Autisme Bukan Penyakit: Membuka Jalan Adaptasi Lewat Pendampingan Empati
“Autisme bukanlah sebuah penyakit, melainkan sebuah kondisi yang perlu dipahami dan didampingi dengan pendekatan inklusif dan adaptif.” — Vitriani Sumarlis, Psikolog dan Wakil Kepala Kurikulum Pendidikan Inklusi Cikal
Oleh Karnita
Pendahuluan
Pada tanggal 17 Februari 2024, Kompas.com memuat artikel berjudul “Autisme Bukan Penyakit, Psikolog: Ada 3 Cara Mendampingi” yang disampaikan oleh Ayunda Pininta Kasih. Berita ini menghadirkan penjelasan penting dari Vitriani Sumarlis, seorang psikolog dan Wakil Kepala Kurikulum Pendidikan Inklusi di Sekolah Cikal, mengenai bagaimana autisme bukanlah sebuah penyakit melainkan sebuah kondisi neurologis yang memengaruhi perkembangan komunikasi, interaksi sosial, dan perilaku individu.
Urgensi informasi ini sangat relevan di tengah berkembangnya kesadaran masyarakat akan pentingnya inklusi dan penerimaan terhadap keberagaman kondisi neurodivergent. Di tengah maraknya mispersepsi yang menganggap autisme sebagai penyakit yang harus disembuhkan, penjelasan dari pakar seperti Vitriani Sumarlis memberikan arah baru dalam memahami dan mendampingi anak dengan autisme secara lebih tepat dan berempati.
Sebagai seorang editor yang kerap mengelola konten edukasi dan publikasi inklusif, saya tertarik mengangkat isu ini untuk memberikan wawasan lebih mendalam dan strategis bagi pembaca agar dapat memahami autisme secara benar, sekaligus mendorong kolaborasi efektif antara orang tua, sekolah, dan terapis.
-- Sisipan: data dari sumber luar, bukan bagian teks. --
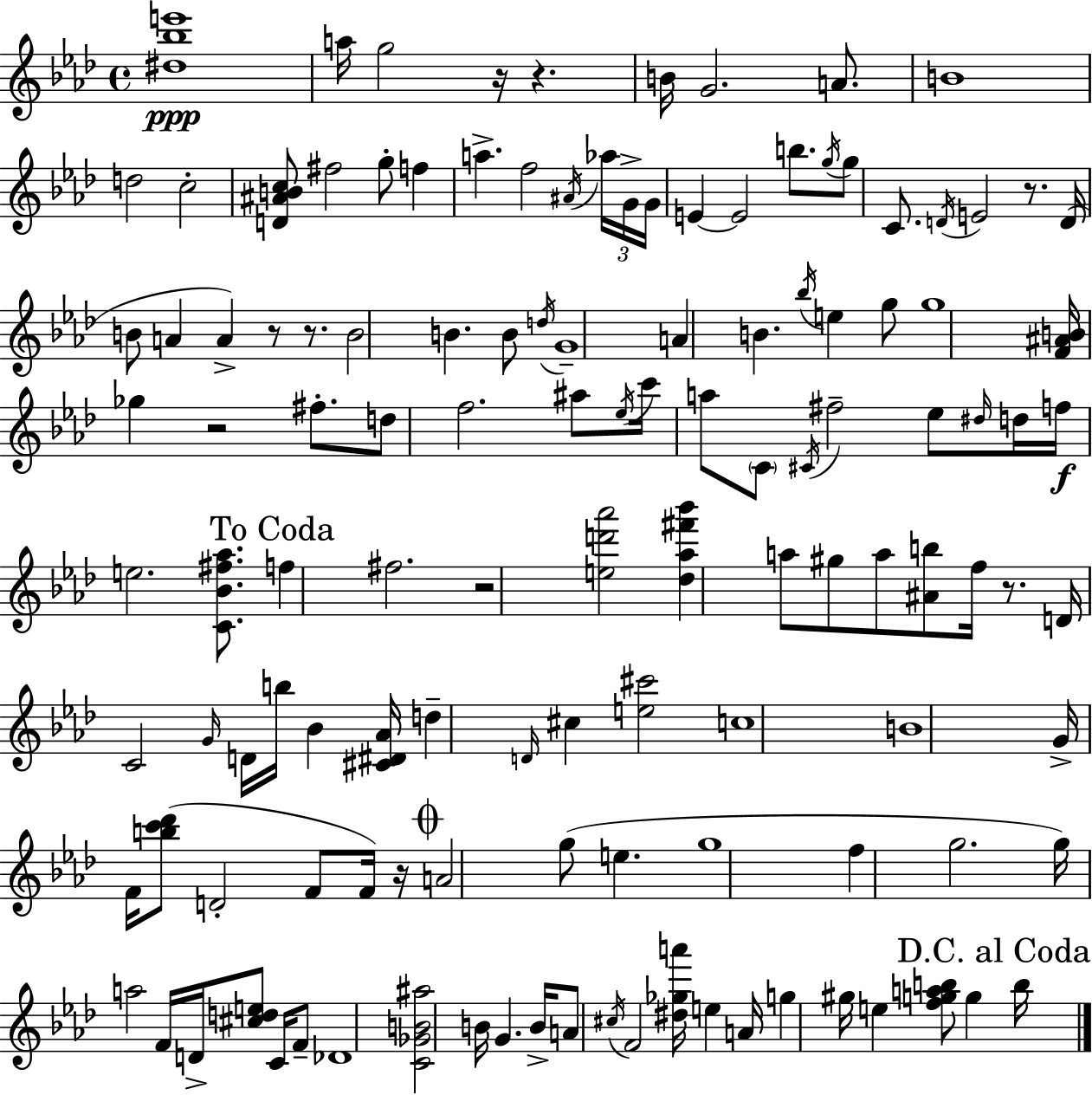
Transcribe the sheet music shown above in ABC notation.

Artikel ini menjadi penting sebagai refleksi dan panduan praktis yang dapat diterapkan dalam upaya membangun masyarakat inklusif dan suportif.
1. Autisme: Kondisi Neurologis, Bukan Penyakit
Autisme adalah gangguan perkembangan yang bersifat neurologis dan menetap sepanjang hidup, bukan penyakit yang bisa disembuhkan. Hal ini penting dipahami agar stigma negatif terhadap individu autistik dapat dikurangi. Dalam konteks komunikasi, interaksi sosial, dan perilaku, autisme memengaruhi cara individu memahami dan merespons lingkungannya secara unik.
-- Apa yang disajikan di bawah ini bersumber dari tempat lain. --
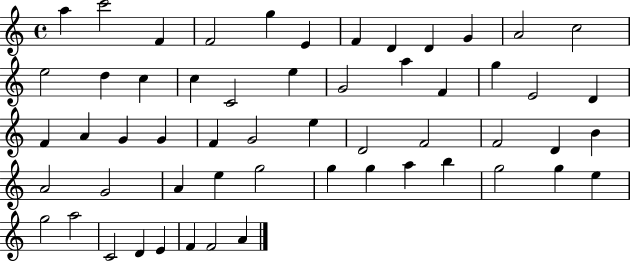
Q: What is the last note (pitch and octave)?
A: A4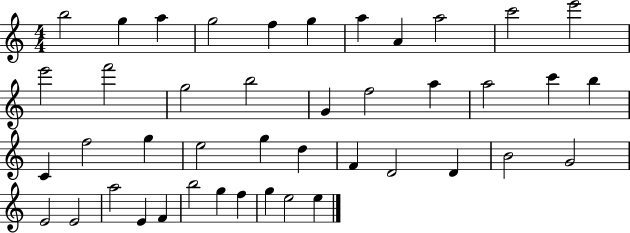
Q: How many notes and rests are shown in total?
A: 43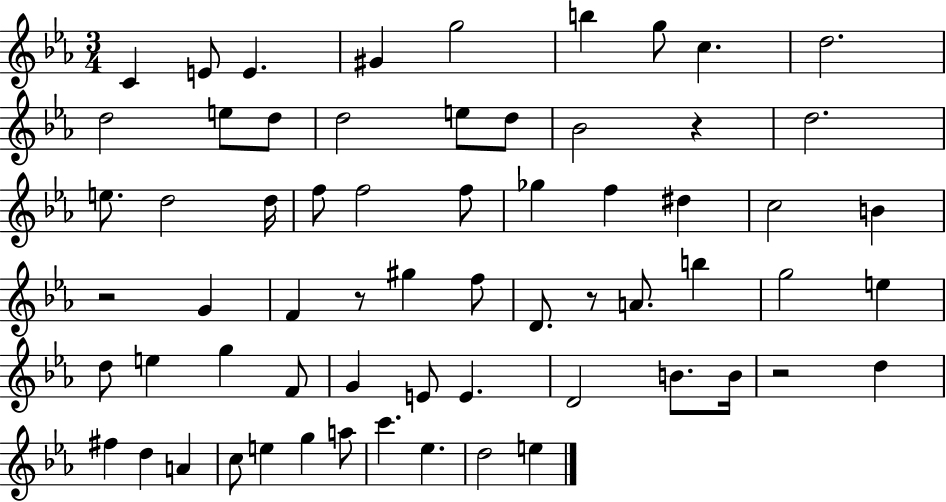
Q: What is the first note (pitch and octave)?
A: C4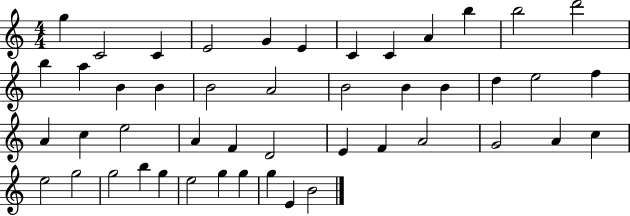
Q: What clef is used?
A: treble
Pesan utama dari penjelasan Vitriani adalah bahwa autisme harus diterima sebagai bagian dari keragaman manusia, bukan sebagai sebuah cacat atau gangguan yang harus dihilangkan. Sikap penerimaan dan pemahaman ini membuka jalan bagi pengembangan pendekatan pendampingan yang adaptif dan inklusif. Kritik terhadap stigma dan ketidaktahuan masyarakat menjadi panggilan untuk meningkatkan literasi neurodiversitas.